Items listed in a dataset
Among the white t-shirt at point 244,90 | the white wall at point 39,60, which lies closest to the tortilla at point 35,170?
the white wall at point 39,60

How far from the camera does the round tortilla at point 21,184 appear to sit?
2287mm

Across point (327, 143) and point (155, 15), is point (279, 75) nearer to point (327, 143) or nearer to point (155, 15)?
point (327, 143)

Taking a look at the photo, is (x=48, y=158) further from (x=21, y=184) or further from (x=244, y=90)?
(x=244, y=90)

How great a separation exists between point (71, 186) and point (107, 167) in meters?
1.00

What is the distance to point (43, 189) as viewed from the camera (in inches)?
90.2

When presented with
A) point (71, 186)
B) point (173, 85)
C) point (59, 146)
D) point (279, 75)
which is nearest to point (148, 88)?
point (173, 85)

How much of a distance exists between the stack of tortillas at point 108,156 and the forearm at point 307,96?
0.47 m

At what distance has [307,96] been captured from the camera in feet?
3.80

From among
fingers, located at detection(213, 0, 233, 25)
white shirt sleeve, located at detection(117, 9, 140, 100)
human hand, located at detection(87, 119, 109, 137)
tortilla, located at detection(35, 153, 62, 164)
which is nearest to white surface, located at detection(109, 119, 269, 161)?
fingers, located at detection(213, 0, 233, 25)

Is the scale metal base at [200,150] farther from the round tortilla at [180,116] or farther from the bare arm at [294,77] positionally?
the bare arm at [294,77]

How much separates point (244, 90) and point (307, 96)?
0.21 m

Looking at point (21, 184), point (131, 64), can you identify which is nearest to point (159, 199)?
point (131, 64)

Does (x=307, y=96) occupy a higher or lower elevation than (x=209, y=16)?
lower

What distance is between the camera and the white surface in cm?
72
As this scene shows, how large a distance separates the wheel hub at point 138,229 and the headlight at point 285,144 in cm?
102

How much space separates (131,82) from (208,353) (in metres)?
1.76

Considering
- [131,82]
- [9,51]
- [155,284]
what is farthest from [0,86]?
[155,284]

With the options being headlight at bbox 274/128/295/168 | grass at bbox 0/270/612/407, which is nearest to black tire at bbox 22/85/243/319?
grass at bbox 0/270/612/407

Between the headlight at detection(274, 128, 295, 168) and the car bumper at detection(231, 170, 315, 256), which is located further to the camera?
---
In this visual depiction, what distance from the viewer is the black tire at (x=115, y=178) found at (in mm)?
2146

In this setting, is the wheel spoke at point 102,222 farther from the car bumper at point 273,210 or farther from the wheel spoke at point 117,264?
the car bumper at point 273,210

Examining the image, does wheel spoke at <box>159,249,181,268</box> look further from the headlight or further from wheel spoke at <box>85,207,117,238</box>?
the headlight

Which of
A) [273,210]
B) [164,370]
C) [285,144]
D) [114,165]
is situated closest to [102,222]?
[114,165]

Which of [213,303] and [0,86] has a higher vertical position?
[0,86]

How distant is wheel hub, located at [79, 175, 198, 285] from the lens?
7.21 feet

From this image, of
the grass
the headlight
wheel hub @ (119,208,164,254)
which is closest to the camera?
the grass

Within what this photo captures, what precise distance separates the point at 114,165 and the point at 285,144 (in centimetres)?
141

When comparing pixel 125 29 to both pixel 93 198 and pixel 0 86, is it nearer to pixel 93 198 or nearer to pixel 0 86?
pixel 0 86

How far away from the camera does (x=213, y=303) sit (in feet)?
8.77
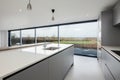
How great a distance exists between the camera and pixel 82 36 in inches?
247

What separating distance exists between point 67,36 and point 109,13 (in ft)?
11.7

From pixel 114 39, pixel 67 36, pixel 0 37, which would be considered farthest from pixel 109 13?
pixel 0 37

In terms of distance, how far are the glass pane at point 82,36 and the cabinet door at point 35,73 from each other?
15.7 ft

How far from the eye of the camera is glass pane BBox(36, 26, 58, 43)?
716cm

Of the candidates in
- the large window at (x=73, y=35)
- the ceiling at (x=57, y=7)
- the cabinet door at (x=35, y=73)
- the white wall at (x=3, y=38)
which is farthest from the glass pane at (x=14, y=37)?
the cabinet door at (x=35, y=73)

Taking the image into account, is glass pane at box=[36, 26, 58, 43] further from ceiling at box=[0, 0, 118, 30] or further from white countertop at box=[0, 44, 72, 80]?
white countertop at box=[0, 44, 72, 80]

_Job_. Repeat everything from the line containing "Does (x=307, y=96)" down to the line containing "Between the headlight", with both of those lines included.

_Output_.
Does (x=307, y=96) occupy a higher or lower elevation than (x=209, y=16)?
lower

What distance is between the camera and the white surface in cm?
72
As this scene shows, how large a distance separates the wheel hub at point 138,229 and the headlight at point 285,144 in cm?
102

How much space separates (131,82) from (208,353) (in metres)?
1.76

Considering
- [131,82]
- [9,51]
- [155,284]
what is farthest from [0,86]?
[155,284]

With the options being headlight at bbox 274/128/295/168 | grass at bbox 0/270/612/407, which is nearest to black tire at bbox 22/85/243/319?
grass at bbox 0/270/612/407

Between the headlight at detection(274, 128, 295, 168) and the car bumper at detection(231, 170, 315, 256), which is located further to the camera?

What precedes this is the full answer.